### Text segment
• • • •
The Nightmare


I am going to try to go to sleep in a little bit. I’m having some trouble because Barnaby is screaming downstairs with my in-laws and even though they know how to take care of him, I keep thinking I should go downstairs and help.

I have to sleep because I essentially didn’t sleep last night. In a way, I guess Barnaby kept me up.

What actually happened was this… Barnaby went to sleep at 9:00 after being an enormous pain in the butt. We bathed him and tried to do his night-time ritual, but after the bath he went into a full fledged shit fit, back arching, screaming to high heaven.

I should say, for the record, that the very worst of Barno’s screaming is nothing compared to some kids. He isn’t all that loud, he never really gets to the point where your ears are crackling the way I’ve heard some kids scream. It never really distorts, and we can almost always still talk to each other over his hollering without having to holler ourselves.

But, with all relative things, his very worst cry is still as horrible as it can be for us, and especially when his cries become despondent and the little goat gasps start accompanying the whole thing.

He wouldn’t nurse after the bath, so I offered to wrap him up in a blanket and try to get him to go to sleep. He slept like shit the night before, and had barely napped all day, so it wasn’t much of a surprise when he went down. One little blip a half our later, one more five minute swinging technique, and he was out by 9.
• • • •
### Data shown
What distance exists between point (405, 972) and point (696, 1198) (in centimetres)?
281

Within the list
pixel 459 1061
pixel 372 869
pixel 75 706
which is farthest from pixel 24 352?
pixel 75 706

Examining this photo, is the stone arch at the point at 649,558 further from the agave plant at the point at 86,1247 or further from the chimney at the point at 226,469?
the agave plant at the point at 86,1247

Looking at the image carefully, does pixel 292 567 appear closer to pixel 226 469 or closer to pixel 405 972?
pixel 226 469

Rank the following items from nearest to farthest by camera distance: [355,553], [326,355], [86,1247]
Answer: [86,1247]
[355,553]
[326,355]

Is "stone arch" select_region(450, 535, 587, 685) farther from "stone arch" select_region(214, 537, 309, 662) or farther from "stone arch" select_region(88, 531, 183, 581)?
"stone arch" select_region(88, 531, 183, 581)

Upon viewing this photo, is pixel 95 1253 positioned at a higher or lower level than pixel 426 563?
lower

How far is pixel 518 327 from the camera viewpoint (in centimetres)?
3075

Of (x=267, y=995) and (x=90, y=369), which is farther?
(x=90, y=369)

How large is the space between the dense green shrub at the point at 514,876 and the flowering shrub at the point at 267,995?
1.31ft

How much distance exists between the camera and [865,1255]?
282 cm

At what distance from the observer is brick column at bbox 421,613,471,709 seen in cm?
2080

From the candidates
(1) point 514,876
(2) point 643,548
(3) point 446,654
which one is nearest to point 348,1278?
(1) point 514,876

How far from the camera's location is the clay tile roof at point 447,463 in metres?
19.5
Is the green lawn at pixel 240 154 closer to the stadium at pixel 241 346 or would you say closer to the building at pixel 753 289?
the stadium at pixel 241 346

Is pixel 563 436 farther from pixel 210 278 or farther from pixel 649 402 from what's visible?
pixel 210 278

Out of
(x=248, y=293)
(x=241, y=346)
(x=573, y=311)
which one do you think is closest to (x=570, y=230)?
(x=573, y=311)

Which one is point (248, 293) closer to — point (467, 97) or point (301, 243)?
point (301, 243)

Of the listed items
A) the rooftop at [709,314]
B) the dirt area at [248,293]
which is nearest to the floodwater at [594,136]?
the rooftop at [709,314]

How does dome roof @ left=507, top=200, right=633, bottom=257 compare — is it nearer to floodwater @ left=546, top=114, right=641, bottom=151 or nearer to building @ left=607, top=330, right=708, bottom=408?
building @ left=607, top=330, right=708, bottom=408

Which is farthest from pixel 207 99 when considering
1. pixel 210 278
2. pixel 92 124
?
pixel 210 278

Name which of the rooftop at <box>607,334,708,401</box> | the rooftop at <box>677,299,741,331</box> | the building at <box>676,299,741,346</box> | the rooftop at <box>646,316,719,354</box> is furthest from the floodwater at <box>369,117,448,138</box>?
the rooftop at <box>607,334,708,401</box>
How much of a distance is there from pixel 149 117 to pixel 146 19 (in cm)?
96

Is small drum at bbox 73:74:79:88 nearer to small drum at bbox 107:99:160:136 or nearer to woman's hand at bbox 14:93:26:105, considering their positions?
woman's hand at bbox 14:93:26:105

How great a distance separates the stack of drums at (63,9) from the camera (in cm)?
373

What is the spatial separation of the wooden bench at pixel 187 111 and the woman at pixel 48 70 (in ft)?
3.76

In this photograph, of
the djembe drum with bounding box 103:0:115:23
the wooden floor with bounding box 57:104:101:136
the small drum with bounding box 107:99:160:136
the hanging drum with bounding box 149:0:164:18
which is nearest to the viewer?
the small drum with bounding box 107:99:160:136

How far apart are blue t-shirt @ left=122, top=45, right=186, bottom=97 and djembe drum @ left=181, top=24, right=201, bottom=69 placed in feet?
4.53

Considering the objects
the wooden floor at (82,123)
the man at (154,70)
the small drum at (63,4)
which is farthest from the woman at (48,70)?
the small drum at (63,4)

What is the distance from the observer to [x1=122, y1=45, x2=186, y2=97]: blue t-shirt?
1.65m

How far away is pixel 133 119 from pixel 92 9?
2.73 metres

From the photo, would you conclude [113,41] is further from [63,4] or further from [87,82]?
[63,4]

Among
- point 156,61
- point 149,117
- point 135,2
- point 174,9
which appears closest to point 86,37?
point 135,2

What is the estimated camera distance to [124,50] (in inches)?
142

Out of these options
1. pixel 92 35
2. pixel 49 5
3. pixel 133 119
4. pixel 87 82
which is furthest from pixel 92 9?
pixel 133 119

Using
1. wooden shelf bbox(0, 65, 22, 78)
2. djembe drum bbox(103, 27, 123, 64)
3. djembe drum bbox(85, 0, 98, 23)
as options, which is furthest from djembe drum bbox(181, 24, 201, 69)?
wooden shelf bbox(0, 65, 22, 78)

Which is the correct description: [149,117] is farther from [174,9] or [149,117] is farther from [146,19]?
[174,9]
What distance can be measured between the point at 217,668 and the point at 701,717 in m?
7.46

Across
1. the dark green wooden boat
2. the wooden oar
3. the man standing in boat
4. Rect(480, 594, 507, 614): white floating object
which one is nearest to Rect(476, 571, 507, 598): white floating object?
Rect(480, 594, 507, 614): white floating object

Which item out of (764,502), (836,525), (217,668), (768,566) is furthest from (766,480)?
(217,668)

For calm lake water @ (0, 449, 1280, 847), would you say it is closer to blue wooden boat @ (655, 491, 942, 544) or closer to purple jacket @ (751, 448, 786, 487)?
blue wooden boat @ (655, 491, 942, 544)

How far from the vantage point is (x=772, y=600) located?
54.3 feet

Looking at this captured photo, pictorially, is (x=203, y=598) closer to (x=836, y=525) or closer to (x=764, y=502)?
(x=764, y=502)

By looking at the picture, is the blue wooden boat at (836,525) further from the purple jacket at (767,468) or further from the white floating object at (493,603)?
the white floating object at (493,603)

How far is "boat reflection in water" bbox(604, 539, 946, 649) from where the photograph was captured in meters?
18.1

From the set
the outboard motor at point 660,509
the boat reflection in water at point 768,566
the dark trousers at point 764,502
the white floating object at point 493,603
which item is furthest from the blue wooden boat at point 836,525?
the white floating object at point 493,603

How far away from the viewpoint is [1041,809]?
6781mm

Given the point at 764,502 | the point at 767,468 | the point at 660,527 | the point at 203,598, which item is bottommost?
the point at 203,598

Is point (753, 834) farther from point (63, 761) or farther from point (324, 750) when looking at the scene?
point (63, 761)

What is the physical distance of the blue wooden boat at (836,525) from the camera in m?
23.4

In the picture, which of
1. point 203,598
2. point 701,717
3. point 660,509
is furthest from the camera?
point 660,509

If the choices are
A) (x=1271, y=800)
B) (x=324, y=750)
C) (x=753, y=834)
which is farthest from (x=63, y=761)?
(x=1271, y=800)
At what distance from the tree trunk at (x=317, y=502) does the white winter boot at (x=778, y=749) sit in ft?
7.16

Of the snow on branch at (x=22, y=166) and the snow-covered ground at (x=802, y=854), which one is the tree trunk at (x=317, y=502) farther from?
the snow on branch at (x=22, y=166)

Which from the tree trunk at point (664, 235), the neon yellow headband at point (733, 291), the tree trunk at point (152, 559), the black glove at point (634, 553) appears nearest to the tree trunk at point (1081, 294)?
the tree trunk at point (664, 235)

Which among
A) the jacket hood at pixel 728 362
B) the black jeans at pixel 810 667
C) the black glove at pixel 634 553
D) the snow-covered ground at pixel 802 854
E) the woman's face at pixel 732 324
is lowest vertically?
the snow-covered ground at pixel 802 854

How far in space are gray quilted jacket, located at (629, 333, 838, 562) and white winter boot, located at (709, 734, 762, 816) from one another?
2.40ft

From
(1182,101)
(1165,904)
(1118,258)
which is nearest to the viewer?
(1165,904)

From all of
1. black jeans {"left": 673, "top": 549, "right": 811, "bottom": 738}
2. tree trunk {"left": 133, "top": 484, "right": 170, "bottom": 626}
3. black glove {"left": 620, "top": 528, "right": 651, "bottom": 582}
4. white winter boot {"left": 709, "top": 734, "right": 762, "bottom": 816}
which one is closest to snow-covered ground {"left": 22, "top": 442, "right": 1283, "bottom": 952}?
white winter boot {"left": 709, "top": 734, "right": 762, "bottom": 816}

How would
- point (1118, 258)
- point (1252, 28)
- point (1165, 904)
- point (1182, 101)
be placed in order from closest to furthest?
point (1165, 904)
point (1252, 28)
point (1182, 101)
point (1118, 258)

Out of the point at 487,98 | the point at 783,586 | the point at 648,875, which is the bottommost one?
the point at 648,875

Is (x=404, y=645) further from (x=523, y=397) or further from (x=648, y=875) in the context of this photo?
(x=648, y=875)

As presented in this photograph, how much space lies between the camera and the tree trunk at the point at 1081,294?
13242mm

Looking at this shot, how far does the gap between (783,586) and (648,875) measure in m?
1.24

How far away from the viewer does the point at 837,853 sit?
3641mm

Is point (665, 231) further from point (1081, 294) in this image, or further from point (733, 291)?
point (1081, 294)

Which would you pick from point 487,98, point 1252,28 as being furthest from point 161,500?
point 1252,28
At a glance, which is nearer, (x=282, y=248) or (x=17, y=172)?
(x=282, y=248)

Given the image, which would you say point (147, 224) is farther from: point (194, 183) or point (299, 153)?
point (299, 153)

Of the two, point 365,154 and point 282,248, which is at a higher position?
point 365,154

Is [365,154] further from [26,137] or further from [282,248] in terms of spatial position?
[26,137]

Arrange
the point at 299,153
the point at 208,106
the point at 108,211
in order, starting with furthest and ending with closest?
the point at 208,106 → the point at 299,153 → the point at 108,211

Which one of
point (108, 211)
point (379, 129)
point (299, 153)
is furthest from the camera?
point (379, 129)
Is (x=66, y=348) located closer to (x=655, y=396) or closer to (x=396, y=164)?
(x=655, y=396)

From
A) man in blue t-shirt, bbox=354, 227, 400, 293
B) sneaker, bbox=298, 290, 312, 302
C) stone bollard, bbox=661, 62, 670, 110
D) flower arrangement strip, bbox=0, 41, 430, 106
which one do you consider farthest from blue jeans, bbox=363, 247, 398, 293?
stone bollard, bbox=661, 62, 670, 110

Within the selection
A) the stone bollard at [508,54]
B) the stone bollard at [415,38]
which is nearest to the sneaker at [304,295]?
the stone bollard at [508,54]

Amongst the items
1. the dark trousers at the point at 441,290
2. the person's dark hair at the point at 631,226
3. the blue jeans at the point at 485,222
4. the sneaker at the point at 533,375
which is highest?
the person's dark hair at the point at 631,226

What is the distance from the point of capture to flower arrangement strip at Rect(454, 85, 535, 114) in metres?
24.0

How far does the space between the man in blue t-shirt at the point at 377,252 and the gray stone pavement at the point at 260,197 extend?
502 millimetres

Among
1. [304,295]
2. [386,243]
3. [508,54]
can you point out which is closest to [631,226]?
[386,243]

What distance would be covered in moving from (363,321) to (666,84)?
• • • •
### Problems and tasks
**A.** From the post about Barnaby, copy the passage starting at "I am going to" and ending at "to high heaven.".
**B.** In the post about Barnaby, what time did Barnaby go to sleep?
**C.** Continue the post about Barnaby from its last sentence.

### Results of the tasks
**A.**
I am going to try to go to sleep in a little bit. I’m having some trouble because Barnaby is screaming downstairs with my in-laws and even though they know how to take care of him, I keep thinking I should go downstairs and help.

I have to sleep because I essentially didn’t sleep last night. In a way, I guess Barnaby kept me up.

What actually happened was this… Barnaby went to sleep at 9:00 after being an enormous pain in the butt. We bathed him and tried to do his night-time ritual, but after the bath he went into a full fledged shit fit, back arching, screaming to high heaven.

**B.** He went to sleep at 9:00.

**C.**
It was kinda lovely. I made a berry and yogurt smoothie for dessert for myself and Dana (which was had because there were no cookies in the house) and we watched a little TV until about eleven. Then we went upstairs and uploaded some pictures to Barno’s Flickr Page and Jordana corrected my spelling over my shoulder.

It got to be about 12:15 and we thought maybe Barnaby should eat. Jordana got him out of the bassinet, fed him, burped him and put him back in the bassinet, and he didn’t really wake up the whole time. I turned on the TV and rubbed her feet, and “Supersize Me” was on. I watched about twenty minutes of it and then tried to go to sleep.

My good friend Dan told me about the first few months of his daughter’s life, where he would think to himself “she’s probably dead, I should go check on her in her crib” and then his next thought was “this is the last happy moment of my life…” then, he’d check on her and she was fine.

First thing, last night, I thought, “Kids want to eat this food because of television…” and then my mind started spinning. Spinning and spinning.

Asthma and weight gain.

Torturous friends at school. Horrible genetically thin people, cruel people, mocking him.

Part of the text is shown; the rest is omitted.